Exactly the lines from the one with "class: Mammalia" through the last line of the listing must be given again.

#####

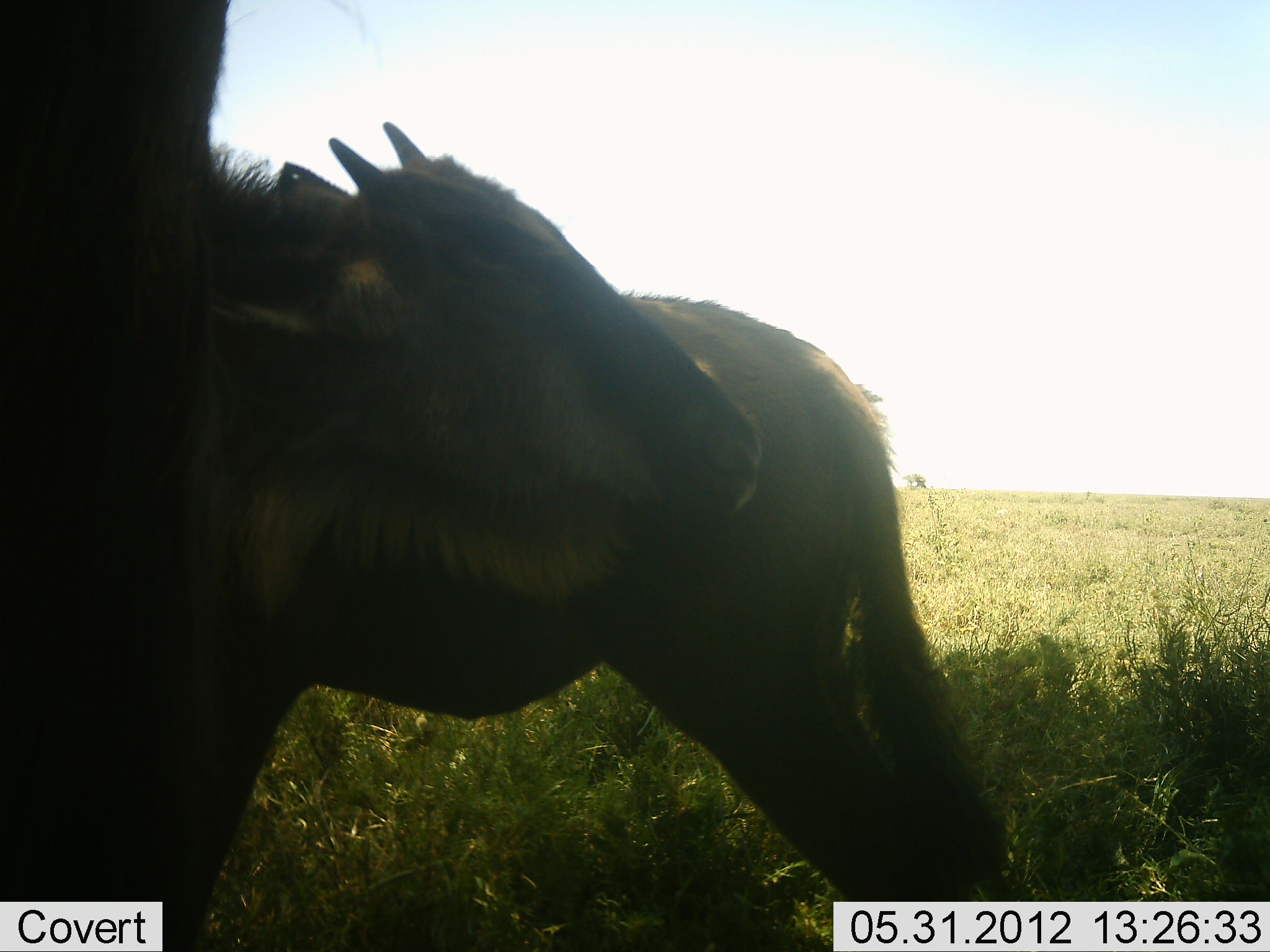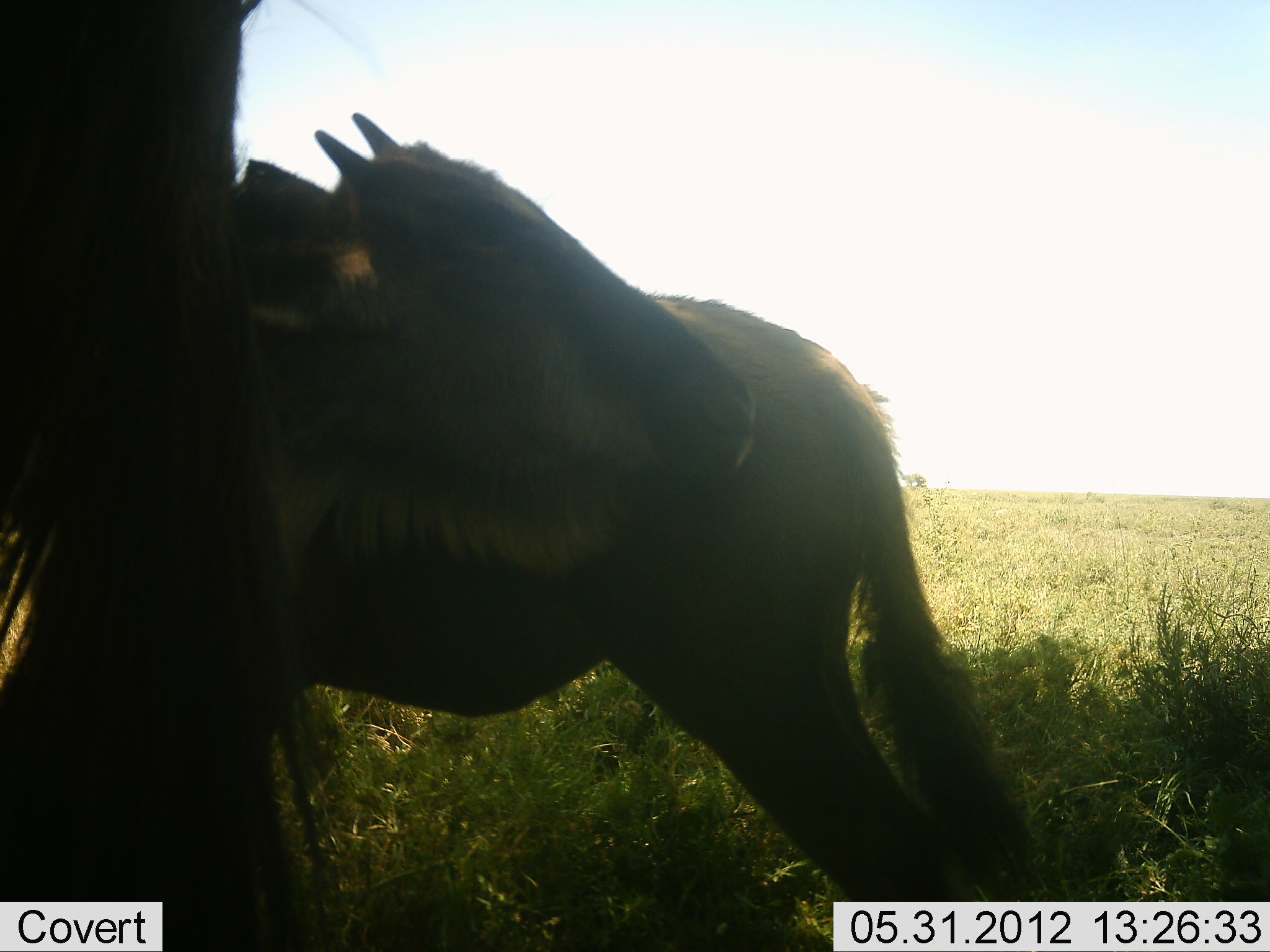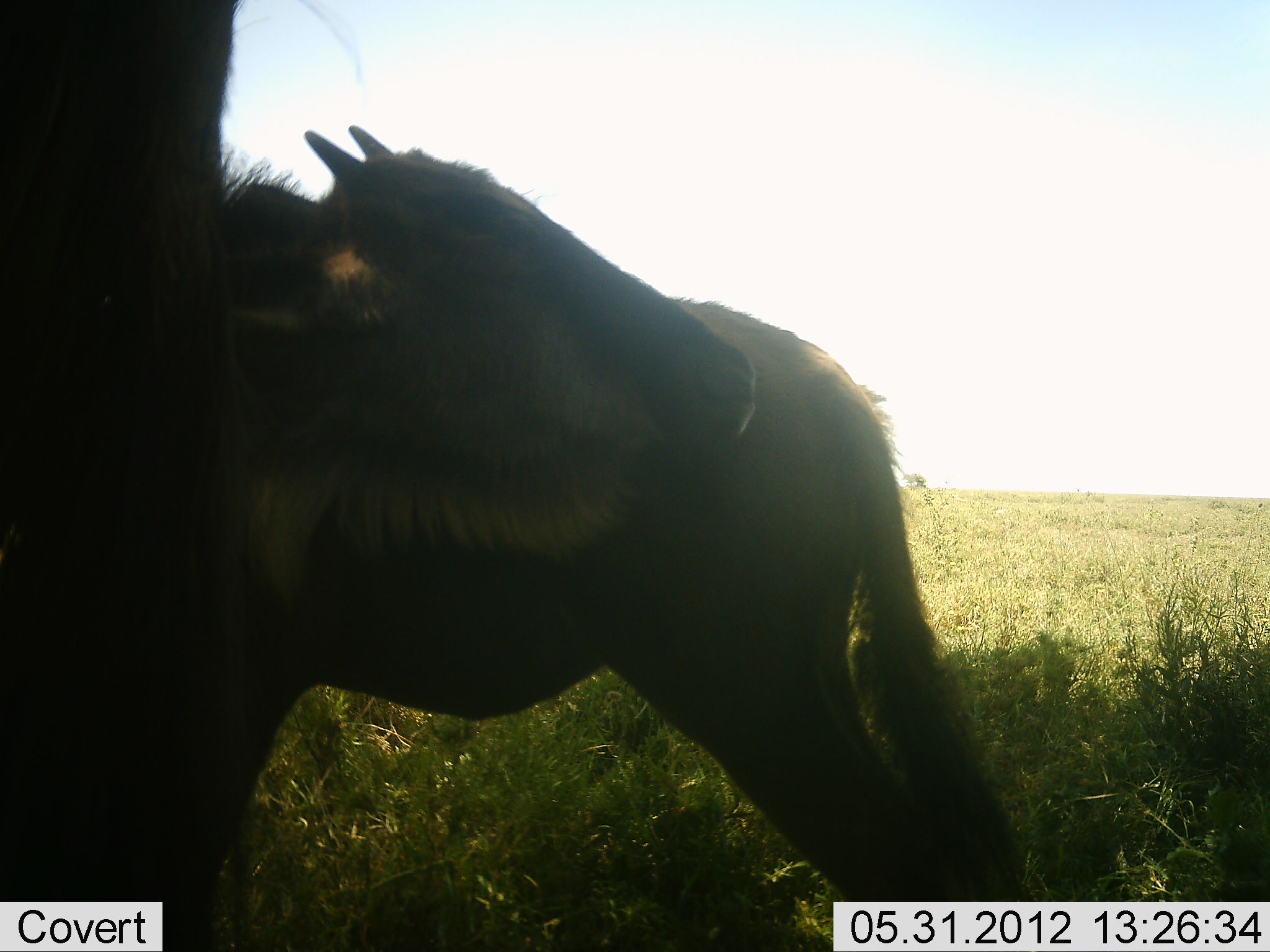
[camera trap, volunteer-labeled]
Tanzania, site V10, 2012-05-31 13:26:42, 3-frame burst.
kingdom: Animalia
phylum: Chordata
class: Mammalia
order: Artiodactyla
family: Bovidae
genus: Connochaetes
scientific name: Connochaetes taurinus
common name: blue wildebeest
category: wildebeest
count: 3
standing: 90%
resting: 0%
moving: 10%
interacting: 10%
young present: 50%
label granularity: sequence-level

#####

Written response:
class: Mammalia
order: Artiodactyla
family: Bovidae
genus: Connochaetes
scientific name: Connochaetes taurinus
common name: blue wildebeest
category: wildebeest
count: 3
standing: 90%
resting: 0%
moving: 10%
interacting: 10%
young present: 50%
label granularity: sequence-level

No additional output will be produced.